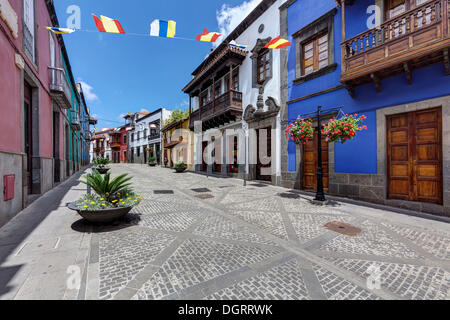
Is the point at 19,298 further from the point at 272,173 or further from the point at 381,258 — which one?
the point at 272,173

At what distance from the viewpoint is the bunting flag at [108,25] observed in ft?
18.1

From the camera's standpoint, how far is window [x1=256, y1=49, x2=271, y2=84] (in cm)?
1071

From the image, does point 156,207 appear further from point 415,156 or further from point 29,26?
point 415,156

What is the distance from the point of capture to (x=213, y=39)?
6.84 metres

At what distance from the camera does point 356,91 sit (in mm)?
6773

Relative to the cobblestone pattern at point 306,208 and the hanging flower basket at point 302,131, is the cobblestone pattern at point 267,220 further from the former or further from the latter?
the hanging flower basket at point 302,131

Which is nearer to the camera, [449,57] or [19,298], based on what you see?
[19,298]

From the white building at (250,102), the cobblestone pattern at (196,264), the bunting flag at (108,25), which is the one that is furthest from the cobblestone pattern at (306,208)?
the bunting flag at (108,25)

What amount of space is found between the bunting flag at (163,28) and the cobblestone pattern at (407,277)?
7.35 m

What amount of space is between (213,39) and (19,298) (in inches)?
308

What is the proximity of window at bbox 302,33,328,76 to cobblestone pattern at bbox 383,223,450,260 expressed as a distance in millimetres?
6872

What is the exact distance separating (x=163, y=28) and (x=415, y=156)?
28.6ft

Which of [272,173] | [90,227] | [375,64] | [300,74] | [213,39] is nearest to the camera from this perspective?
[90,227]
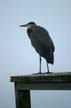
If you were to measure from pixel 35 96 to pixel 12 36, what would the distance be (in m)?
0.67

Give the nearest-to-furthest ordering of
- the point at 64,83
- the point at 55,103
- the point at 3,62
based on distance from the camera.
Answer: the point at 64,83 < the point at 55,103 < the point at 3,62

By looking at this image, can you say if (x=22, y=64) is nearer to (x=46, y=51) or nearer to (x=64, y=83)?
(x=46, y=51)

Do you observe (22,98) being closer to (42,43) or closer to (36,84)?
(36,84)

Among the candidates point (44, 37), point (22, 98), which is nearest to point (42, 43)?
point (44, 37)

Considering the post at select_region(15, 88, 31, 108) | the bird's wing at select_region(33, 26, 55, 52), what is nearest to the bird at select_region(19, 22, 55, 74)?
the bird's wing at select_region(33, 26, 55, 52)

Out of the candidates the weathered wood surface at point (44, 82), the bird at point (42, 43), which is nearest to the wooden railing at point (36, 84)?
the weathered wood surface at point (44, 82)

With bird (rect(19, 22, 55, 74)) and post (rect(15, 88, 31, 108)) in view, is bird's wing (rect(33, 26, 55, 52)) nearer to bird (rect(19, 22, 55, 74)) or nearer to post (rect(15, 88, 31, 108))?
bird (rect(19, 22, 55, 74))

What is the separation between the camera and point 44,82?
4.32 feet

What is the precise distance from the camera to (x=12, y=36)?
3.56 meters

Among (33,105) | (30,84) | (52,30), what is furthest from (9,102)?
(30,84)

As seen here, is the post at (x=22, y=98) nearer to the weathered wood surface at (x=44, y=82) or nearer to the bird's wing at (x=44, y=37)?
the weathered wood surface at (x=44, y=82)

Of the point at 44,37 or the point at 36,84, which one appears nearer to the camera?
the point at 36,84

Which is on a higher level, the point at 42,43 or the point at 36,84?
the point at 42,43

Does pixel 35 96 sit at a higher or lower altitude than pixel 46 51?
lower
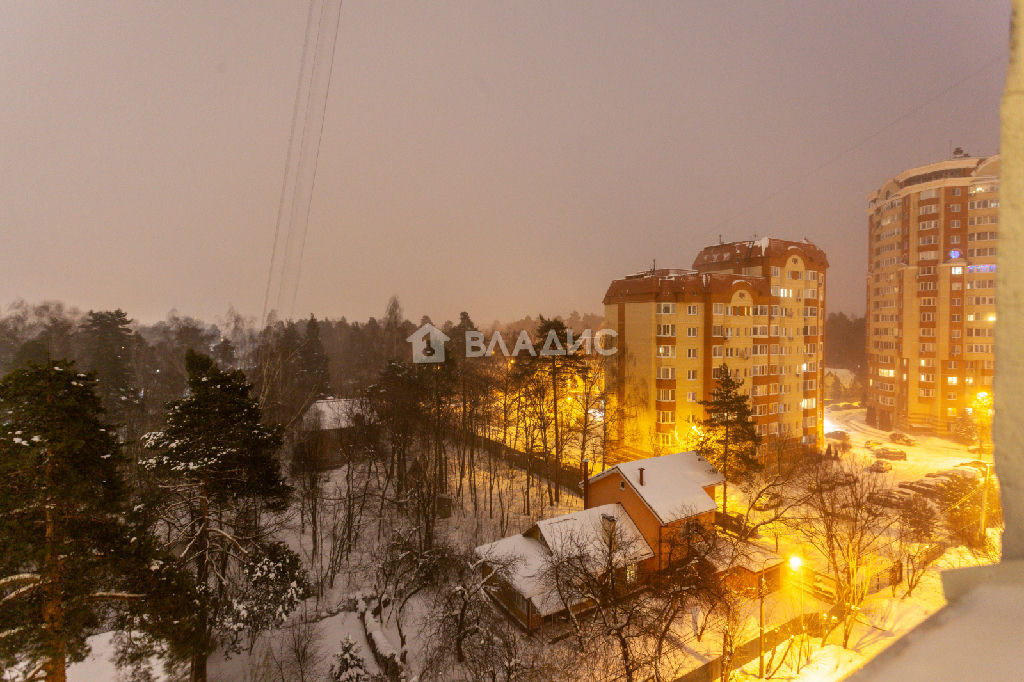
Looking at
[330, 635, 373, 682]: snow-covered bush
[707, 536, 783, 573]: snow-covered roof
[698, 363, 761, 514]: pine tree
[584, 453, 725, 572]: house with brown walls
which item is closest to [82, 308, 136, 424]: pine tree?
[330, 635, 373, 682]: snow-covered bush

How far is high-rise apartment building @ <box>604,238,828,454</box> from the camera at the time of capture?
1013 inches

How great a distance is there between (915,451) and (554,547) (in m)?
32.2

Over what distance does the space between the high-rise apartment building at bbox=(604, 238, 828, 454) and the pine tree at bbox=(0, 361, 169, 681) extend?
21499 mm

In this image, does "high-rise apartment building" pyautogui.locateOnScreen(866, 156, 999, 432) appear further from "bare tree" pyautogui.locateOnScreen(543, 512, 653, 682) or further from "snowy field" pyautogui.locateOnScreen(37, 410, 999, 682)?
"bare tree" pyautogui.locateOnScreen(543, 512, 653, 682)

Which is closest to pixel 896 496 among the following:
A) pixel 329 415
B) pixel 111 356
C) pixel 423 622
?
pixel 423 622

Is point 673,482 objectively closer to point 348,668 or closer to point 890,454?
point 348,668

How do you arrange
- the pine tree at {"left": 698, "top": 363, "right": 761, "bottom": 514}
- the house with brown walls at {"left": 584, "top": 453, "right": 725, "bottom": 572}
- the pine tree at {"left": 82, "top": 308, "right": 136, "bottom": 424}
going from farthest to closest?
1. the pine tree at {"left": 82, "top": 308, "right": 136, "bottom": 424}
2. the pine tree at {"left": 698, "top": 363, "right": 761, "bottom": 514}
3. the house with brown walls at {"left": 584, "top": 453, "right": 725, "bottom": 572}

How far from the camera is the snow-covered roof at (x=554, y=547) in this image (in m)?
13.1

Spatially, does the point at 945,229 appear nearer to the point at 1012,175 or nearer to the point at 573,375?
the point at 573,375

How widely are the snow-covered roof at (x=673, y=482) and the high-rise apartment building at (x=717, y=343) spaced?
255 inches

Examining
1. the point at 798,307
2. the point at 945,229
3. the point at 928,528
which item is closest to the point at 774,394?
the point at 798,307

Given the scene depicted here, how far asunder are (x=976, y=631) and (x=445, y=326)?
44.2 meters

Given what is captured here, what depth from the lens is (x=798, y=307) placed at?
1141 inches

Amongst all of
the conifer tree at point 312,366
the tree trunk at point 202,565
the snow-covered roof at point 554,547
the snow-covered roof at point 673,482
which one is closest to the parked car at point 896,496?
the snow-covered roof at point 673,482
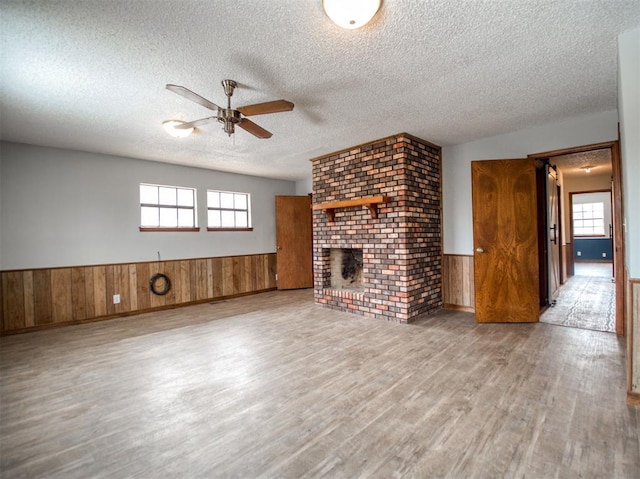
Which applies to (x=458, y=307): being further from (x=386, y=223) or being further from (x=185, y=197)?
(x=185, y=197)

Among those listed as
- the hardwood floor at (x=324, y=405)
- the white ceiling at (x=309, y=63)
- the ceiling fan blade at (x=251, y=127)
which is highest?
the white ceiling at (x=309, y=63)

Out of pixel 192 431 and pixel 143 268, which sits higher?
pixel 143 268

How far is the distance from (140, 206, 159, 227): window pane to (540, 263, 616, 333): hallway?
598 centimetres

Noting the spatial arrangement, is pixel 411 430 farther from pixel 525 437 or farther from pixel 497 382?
pixel 497 382

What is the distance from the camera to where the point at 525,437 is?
171 centimetres

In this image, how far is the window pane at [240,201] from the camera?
6.45 m

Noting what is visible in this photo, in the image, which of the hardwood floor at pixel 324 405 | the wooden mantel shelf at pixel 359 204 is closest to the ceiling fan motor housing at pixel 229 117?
the wooden mantel shelf at pixel 359 204

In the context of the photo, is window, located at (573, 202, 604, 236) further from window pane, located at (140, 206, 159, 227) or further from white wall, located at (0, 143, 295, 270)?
window pane, located at (140, 206, 159, 227)

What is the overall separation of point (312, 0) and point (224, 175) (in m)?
4.78

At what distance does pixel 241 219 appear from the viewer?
652 centimetres

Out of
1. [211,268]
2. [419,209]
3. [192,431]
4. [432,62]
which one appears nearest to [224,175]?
[211,268]

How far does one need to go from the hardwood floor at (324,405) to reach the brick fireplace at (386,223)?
0.68 metres

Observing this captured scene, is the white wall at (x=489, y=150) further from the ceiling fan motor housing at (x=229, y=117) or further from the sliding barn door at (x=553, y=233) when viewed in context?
the ceiling fan motor housing at (x=229, y=117)

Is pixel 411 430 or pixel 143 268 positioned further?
pixel 143 268
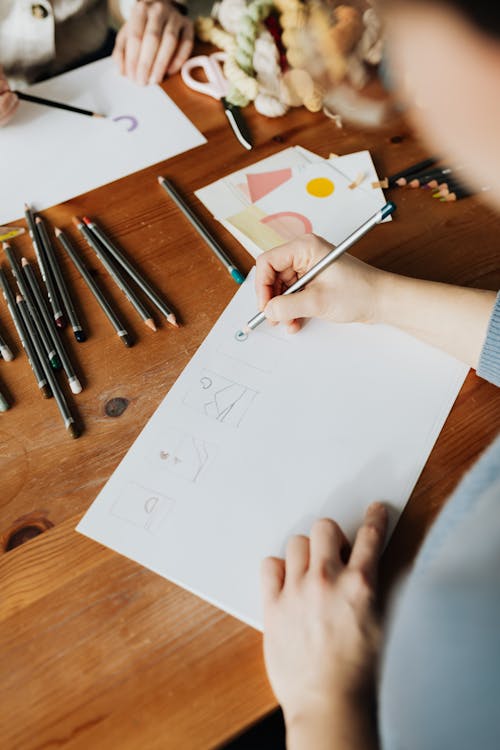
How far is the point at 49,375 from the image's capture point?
0.59m

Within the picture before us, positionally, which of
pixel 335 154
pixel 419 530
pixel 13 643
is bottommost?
pixel 419 530

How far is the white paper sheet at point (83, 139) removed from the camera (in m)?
0.75

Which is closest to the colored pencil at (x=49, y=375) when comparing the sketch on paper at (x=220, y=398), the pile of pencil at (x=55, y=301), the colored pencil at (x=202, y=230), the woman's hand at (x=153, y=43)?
the pile of pencil at (x=55, y=301)

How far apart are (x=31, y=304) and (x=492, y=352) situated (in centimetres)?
48

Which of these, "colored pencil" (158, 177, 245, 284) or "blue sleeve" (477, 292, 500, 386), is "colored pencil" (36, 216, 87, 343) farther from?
"blue sleeve" (477, 292, 500, 386)

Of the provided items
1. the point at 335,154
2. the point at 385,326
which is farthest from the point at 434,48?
the point at 335,154

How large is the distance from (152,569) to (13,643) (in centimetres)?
12

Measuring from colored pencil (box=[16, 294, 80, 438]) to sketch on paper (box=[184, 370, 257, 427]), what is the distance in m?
0.11

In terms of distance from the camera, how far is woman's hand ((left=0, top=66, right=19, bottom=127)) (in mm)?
781

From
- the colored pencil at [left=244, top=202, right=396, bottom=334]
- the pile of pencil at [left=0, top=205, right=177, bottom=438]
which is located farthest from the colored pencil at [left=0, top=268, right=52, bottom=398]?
→ the colored pencil at [left=244, top=202, right=396, bottom=334]

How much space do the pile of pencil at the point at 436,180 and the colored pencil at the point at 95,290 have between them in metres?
0.37

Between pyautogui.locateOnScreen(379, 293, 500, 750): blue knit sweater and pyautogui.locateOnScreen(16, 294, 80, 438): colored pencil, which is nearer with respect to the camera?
pyautogui.locateOnScreen(379, 293, 500, 750): blue knit sweater

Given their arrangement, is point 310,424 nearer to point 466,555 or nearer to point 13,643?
point 466,555

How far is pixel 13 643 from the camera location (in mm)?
465
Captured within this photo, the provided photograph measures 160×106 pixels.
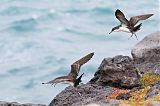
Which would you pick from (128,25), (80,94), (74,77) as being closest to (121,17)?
(128,25)

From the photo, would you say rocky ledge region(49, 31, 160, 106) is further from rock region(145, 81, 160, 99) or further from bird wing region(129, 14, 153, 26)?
bird wing region(129, 14, 153, 26)

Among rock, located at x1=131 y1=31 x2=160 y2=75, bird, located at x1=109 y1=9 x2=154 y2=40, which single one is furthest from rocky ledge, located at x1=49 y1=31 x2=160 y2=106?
bird, located at x1=109 y1=9 x2=154 y2=40

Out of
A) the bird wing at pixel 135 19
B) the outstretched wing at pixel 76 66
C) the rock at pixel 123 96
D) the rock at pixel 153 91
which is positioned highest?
the bird wing at pixel 135 19

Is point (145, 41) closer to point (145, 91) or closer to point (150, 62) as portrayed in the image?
point (150, 62)

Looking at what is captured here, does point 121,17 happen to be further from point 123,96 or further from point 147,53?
point 147,53

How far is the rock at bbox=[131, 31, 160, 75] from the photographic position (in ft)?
99.1

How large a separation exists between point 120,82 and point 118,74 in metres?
0.37

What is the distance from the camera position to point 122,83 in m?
27.1

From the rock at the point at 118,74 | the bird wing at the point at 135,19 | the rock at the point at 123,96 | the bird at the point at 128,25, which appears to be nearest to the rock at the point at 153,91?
the rock at the point at 123,96

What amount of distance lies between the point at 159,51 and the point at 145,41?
4.48 feet

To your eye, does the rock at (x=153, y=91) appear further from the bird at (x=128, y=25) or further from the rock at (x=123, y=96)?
the bird at (x=128, y=25)

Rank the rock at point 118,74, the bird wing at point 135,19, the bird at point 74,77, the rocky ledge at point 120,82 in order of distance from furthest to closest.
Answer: the rock at point 118,74, the bird wing at point 135,19, the rocky ledge at point 120,82, the bird at point 74,77

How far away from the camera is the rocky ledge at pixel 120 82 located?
23891mm

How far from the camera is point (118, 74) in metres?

-=-=-=-=-

* [TASK TO COMPLETE]: Copy out the records from the line with "In the context" up to and including the line with "652 centimetres", substituting "gap" for "separation" and keeping everything else the same.

* [TASK OUTPUT]:
In the context of the photo, is window, located at (573, 202, 604, 236) further from window pane, located at (140, 206, 159, 227) or further from white wall, located at (0, 143, 295, 270)?
window pane, located at (140, 206, 159, 227)

What is the overall gap of point (312, 0) and point (224, 175) (in m)?
4.78

At what distance does pixel 241 219 appear from the viewer?
652 centimetres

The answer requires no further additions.